Directions: According to the Chris Curtis biography, which instrument was he taught at St Mary's College, Crosby?
== Source passage ==
- Curtis in the late 1960s

Background information
- Born: Christopher Crummey 26 August 1941 Oldham, Lancashire, England
- Died: 28 February 2005 (aged 63) Liverpool, England
- Occupation: Musician
- Instruments: Drums; vocals;
- Years active: 1960s–1970s
- Formerly of: The Searchers, Roundabout

= Chris Curtis (musician) =

British musician (1941–2005)

Chris Curtis (born Christopher Crummey; 26 August 1941 – 28 February 2005) was an English musician. He was best known for being a member the 1960s beat band The Searchers. He originated the concept behind Deep Purple and formed the band in its original incarnation of 'Roundabout'.

==Early years==
Curtis was born in Oldham, Lancashire, on 26 August 1942. He came to Liverpool when he was four, and went to primary school where he met Mike Prendergast. He taught himself how to play the piano on the family instrument at 30 Florida Street in Bootle. He passed the 11-plus and went to St Mary's College, Crosby, where he was taught violin although he preferred the double bass.
===
== Source material ==
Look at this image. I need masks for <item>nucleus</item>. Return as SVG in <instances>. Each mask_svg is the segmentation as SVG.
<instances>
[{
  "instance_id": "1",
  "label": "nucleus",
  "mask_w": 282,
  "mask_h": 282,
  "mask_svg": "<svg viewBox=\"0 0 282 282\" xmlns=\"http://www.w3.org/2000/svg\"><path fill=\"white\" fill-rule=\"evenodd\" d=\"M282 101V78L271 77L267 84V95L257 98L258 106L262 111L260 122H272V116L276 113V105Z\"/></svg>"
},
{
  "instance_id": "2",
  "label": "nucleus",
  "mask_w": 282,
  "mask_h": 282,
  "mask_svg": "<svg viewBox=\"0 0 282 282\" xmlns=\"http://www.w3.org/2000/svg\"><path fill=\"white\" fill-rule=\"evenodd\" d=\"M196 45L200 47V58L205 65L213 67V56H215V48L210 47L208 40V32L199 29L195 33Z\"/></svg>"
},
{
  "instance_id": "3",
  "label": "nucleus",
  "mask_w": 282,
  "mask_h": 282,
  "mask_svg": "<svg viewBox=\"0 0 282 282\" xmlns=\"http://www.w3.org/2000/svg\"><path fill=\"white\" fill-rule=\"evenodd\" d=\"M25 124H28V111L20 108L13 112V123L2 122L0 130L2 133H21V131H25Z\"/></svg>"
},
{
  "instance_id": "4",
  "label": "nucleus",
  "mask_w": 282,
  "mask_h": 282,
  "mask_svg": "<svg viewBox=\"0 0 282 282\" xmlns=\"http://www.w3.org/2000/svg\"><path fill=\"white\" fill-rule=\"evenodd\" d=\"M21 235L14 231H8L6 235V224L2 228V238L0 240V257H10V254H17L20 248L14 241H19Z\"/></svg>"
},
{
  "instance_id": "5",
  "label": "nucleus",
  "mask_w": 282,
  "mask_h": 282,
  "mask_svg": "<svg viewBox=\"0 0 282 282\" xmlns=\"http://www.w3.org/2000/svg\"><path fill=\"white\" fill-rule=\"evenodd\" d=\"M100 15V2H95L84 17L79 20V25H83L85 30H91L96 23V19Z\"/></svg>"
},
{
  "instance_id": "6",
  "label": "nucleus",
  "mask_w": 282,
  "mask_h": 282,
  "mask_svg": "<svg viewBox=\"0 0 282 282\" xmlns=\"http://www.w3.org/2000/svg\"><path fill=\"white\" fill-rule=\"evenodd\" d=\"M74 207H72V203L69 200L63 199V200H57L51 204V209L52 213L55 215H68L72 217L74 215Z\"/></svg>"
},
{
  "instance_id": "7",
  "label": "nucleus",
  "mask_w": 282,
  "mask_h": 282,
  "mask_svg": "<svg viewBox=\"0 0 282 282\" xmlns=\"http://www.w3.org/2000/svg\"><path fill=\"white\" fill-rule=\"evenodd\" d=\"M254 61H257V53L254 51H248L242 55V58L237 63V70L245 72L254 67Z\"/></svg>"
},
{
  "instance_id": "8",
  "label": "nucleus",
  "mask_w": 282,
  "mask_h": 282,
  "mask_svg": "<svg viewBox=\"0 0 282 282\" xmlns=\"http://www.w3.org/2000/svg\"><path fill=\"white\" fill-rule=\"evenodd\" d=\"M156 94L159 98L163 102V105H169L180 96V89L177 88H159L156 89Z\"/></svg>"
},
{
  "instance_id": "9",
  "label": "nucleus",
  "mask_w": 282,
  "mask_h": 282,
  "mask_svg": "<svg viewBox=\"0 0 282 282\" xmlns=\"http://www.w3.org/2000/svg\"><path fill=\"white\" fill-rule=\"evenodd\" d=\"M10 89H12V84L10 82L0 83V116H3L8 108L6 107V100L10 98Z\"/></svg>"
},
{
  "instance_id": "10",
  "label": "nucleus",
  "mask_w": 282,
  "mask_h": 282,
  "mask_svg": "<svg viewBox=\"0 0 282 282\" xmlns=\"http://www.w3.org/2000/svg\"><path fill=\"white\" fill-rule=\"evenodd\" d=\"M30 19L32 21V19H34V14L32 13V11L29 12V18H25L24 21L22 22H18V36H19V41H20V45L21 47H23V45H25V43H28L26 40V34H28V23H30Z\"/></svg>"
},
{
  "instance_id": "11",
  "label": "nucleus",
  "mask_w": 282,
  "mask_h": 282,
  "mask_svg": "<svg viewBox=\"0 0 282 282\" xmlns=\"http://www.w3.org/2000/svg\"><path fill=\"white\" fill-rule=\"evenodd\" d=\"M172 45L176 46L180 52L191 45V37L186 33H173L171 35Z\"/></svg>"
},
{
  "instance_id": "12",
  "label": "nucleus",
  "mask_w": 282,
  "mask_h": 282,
===
Written answer: The violin.